I’ve recently been revisiting the River Dee project with a view to creating an embedded Google Earth map of the geo-referenced data previously assembled (see ‘Sands of Dee’ webpage on liminoids.com). This is now finished and the map added to the website: http://www.liminoids.com/inthefield/sandsofdee/map.html.
The Cestrian Book of the Dead is a necrogeographic map of the Dee Estuary, located between Flintshire and the Wirral Peninsula. ‘Cestrian’ is a term that refers to the city of Chester, which, until the 18th Century and the eventual silting of the River Dee, was a major port city.
The map features historical sites of drowning, developed by geo-referencing data from Chester City Coroner records, dating back to the early 1500s. Many of the deaths record specific or approximate locations, as well as activities the deceased were engaged in at the time of their death.

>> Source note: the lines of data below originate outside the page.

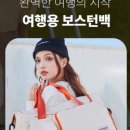 백년가방 이미지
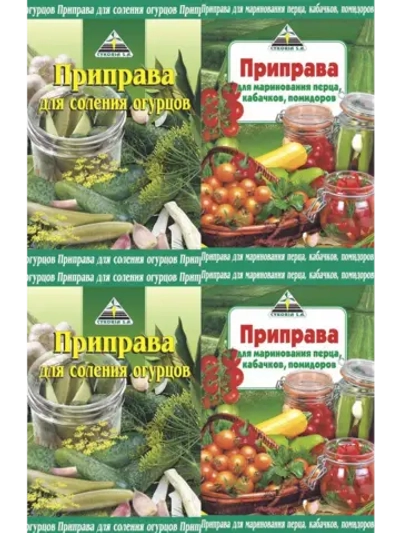Приправы для соления огурцов, перца, помидоров х 4 шт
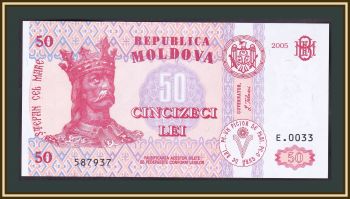 () 50  2005 P-14 (14c) UNC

The map reveals an estuarine and riverine landscape that was a thriving social and cultural space, playing host to everyday practices such as washing clothes, bathing, leisure (William Cowpack met his end picking daisies), and travel. As a liminal landscape, the river and the ‘Sands of Dee’ – immortalised in Charles Kingley’s poem of the same name – was a space of transit, a borderzone, and the site of a major communication route between England and Wales.
On account of its hazardous and unpredictable terrain (as well as its attraction as a popular site of suicide), the river and estuary were also places where many of its wayfarers found themselves ushered over the threshold between life and death. The Cestrian Book of the Dead is a monument to the innumerable ghosts that still inhabit these spaces in-between.